## Text passage
Our first major stop was the Ashmolean Museum, which houses an impressive range of art and artifacts from around the world. It feels like a mini British Museum, which made it perfect for me because I always find the magnitude of the British Museum a bit too overwhelming. One particularly fascinating exhibit was a small section about curation. It was likely geared towards small children, but it consisted of several hands-on elements that asked you to consider questions a conservator would face every day. While I was running around this section and their exhibit on reading and writing, Jason was admiring their collection on Japan and an exhibit on the history of money (typical).
After our Ashmolean adventures, we went back to wandering the streets, casually encountering gorgeous churches and colleges. Much to my delight, we soon stumbled upon the Bodleian. My eyes quickly darted across the street to Blackwell’s, while Jason was admiring the History of Science Museum. We split up to explore these different institutions and both spent an hour or so quite content amongst our respective interests. When we met up again we decided to take a quick look at the Bodleian. We didn’t actually get tickets to go inside because there was so much to do in Oxford that we decided to carry on exploring (with every intention of returning to the Bodleian on a later trip). The relatively new Weston Library is now open to the public and contains a small, free exhibition room. The exhibit rotates every six months or so and when we were there it was showcasing works on the theme of “Genius”. Much like the British Library, the Weston showcased some incredible treasures. Highlights included: Kafka’s journal, handwritten letters from Gandhi in prison, Euclid’s Geometry, a Magna Carta, Elizabeth I’s calligraphy, a Gutenberg Bible, and Tolkien’s original drawing of The Hobbit book cover. Basically, it was another overwhelming and fascinating book history experience and was certainly a highlight of the trip.

## Listed records
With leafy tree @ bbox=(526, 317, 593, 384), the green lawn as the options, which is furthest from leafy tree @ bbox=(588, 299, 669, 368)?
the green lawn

...

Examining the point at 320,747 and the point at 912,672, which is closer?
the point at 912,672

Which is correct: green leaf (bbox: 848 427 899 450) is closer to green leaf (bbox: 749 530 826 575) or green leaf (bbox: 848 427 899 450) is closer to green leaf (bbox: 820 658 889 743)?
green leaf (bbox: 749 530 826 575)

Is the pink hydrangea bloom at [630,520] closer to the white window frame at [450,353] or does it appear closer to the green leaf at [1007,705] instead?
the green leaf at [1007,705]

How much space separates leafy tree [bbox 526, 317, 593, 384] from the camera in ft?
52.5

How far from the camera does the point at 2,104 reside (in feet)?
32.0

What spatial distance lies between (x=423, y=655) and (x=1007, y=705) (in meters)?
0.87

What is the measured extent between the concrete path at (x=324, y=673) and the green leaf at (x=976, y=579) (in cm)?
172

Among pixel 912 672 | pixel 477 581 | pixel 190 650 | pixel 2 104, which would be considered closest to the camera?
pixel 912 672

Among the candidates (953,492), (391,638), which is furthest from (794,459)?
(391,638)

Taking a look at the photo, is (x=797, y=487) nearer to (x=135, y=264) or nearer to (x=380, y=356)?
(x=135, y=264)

...

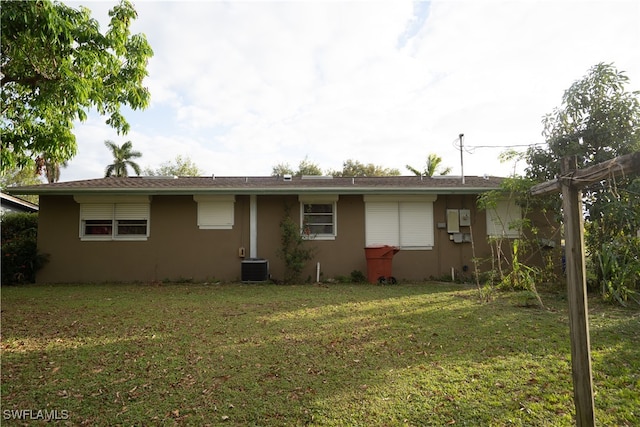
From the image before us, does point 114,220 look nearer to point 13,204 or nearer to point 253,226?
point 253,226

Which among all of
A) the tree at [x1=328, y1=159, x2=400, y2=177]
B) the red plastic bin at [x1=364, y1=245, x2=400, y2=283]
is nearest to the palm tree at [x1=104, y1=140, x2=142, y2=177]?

## Written exercise
In the passage about visiting Oxford, what theme did the free exhibition at the Weston Library have during the visit?

## Output of the exercise
Its works were on the theme of "Genius."